(THE DATA)
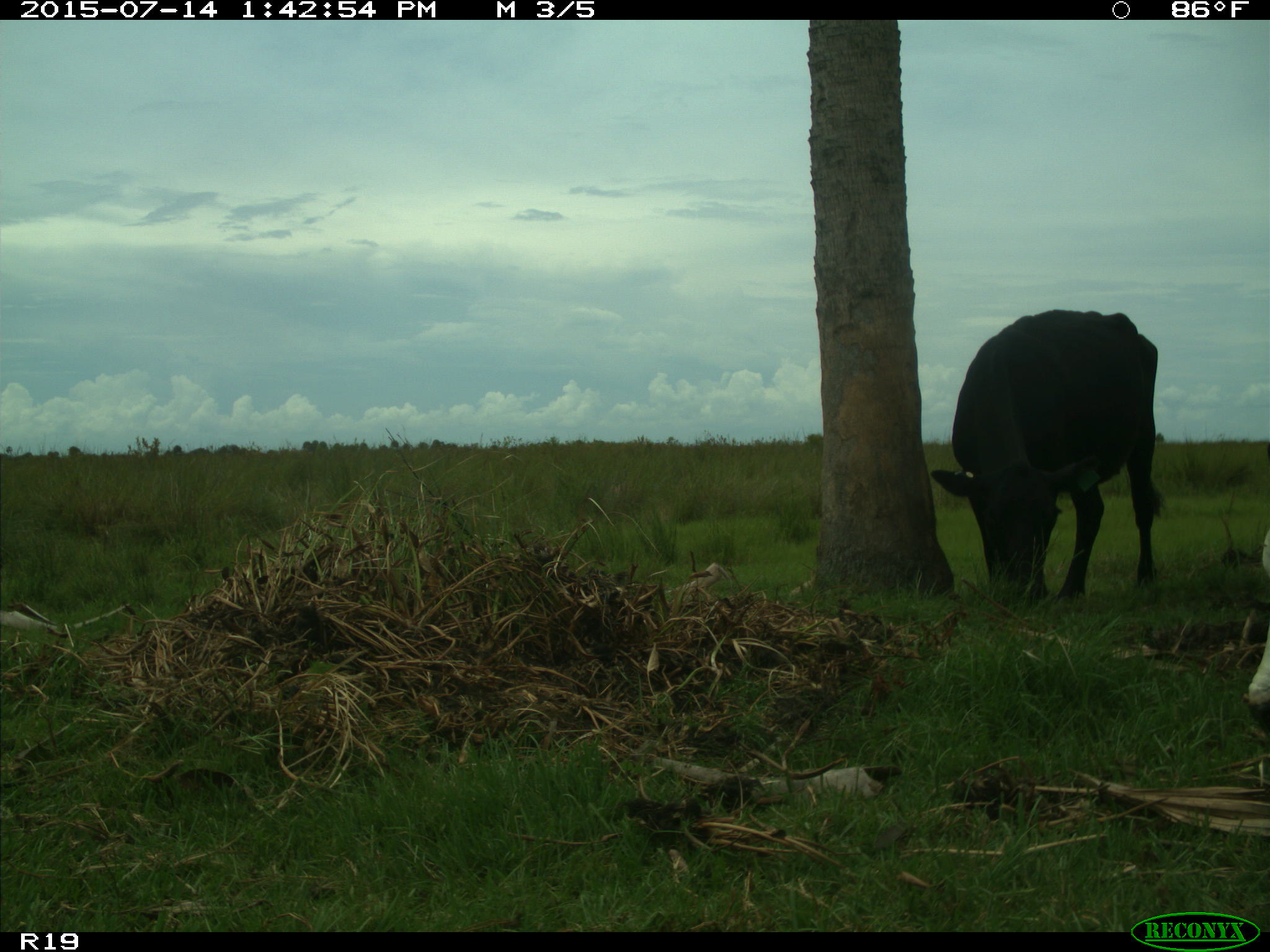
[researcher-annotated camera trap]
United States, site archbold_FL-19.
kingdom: Animalia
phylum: Chordata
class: Mammalia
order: Artiodactyla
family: Bovidae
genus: Bos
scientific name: Bos taurus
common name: domestic cow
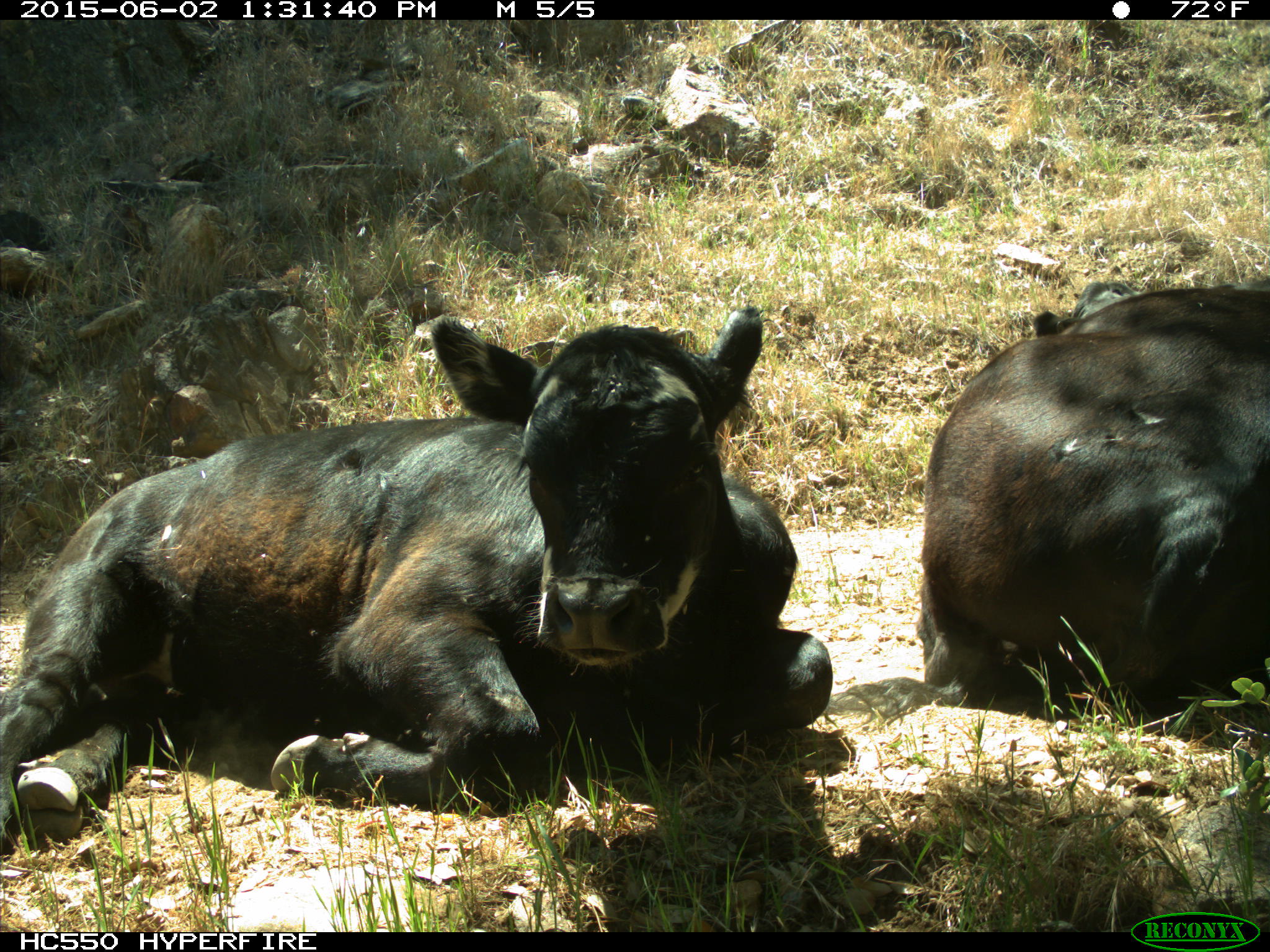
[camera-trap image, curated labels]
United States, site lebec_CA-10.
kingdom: Animalia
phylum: Chordata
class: Mammalia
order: Artiodactyla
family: Bovidae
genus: Bos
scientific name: Bos taurus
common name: domestic cow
(End THE DATA)
» WHAT YOU SHOULD DO
The required output is every line from the one with "[camera-trap image, curated labels]" to the final line of the entries, repeated exactly and with nothing else.

» RESPONSE AREA
[camera-trap image, curated labels]
United States, site lebec_CA-10.
kingdom: Animalia
phylum: Chordata
class: Mammalia
order: Artiodactyla
family: Bovidae
genus: Bos
scientific name: Bos taurus
common name: domestic cow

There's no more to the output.